The Maures Massif forms an important piece of the southernmost part of the Variscan belt
of western Europe. This massif exhibits high-grade bimodal felsic–basic volcanic complexes, a distinctive
lithological feature documented elsewhere in similar domains of the European Variscides and
referred to the Cambro-Ordovician extensional episode. Two major alkalic and tholeiitic compositional
groups and subordinate transitional metabasites have been identified, occurring at several distinct
horizons or in bimodal complexes. This chemical diversity is interpreted in terms of variable
degrees of partial melting of progressively depleted mantle source(s), which experienced melting at
different depths, from garnet to spinel stability domains, during a progressive mantle upwelling associated
with intracontinental rifting.
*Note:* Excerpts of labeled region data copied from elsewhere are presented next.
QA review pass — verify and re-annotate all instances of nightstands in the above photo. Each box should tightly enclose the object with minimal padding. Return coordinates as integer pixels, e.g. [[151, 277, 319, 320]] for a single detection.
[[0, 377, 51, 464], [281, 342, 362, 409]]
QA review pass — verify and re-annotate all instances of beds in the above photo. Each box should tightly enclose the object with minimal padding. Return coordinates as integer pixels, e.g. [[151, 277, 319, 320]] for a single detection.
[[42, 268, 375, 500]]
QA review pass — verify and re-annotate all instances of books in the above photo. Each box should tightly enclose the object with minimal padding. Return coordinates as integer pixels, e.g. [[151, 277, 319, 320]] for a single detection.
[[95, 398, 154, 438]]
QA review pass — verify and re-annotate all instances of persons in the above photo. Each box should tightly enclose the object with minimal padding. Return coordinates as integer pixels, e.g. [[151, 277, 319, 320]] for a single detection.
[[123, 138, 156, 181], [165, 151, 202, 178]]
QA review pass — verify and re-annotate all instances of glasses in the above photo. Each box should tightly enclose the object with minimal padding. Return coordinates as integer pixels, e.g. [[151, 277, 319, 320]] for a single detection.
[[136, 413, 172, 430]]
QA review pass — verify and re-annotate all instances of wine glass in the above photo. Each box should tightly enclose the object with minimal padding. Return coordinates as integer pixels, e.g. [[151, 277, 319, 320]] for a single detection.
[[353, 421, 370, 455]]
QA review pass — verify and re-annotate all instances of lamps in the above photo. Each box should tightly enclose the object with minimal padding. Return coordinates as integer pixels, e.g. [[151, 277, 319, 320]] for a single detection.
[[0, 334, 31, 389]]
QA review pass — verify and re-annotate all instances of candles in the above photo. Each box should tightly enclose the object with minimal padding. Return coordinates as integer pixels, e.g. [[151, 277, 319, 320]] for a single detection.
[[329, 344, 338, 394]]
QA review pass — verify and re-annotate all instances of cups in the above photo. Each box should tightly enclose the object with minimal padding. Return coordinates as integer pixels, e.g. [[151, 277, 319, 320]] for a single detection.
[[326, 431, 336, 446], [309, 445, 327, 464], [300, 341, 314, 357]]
This setting is reinforced by the presence of metabasites with compositions
similar to continental flood basalts, showing slightly humped REE patterns, and interpreted
as resulting from the melting of a partially depleted source at a relatively low degree of melting, in the
garnet–spinel transition zone. The metafelsites from the tholeiitic bimodal complex exhibit the distinctive
major and trace element characteristics of A-type rhyolites. Their elemental variations are consistent
with fractional crystallization of major and accessory phases, but some discontinuous REE
profiles result from a hydrothermal fractionation mechanism. The modelling of common anhydrous
fractionating assemblages suggests that these A-type compositions may be derived from the associated
tholeiites by extensive degrees of fractionation (90 %) with some continental crust involvement, or by
anhydrous partial melting (∼30 %) of an underplated mafic parent of tholeiitic composition. The
bimodal character of the Late Cambrian Maures magmatism, together with the chemistry of the various
metabasites and metafelsites, suggests plume-induced intracontinental magmatic activity, resulting
in lithospheric thinning prior to the onset of rifting and break-up of the Palaeozoic continental
lithosphere, at this northern margin of Gondwana.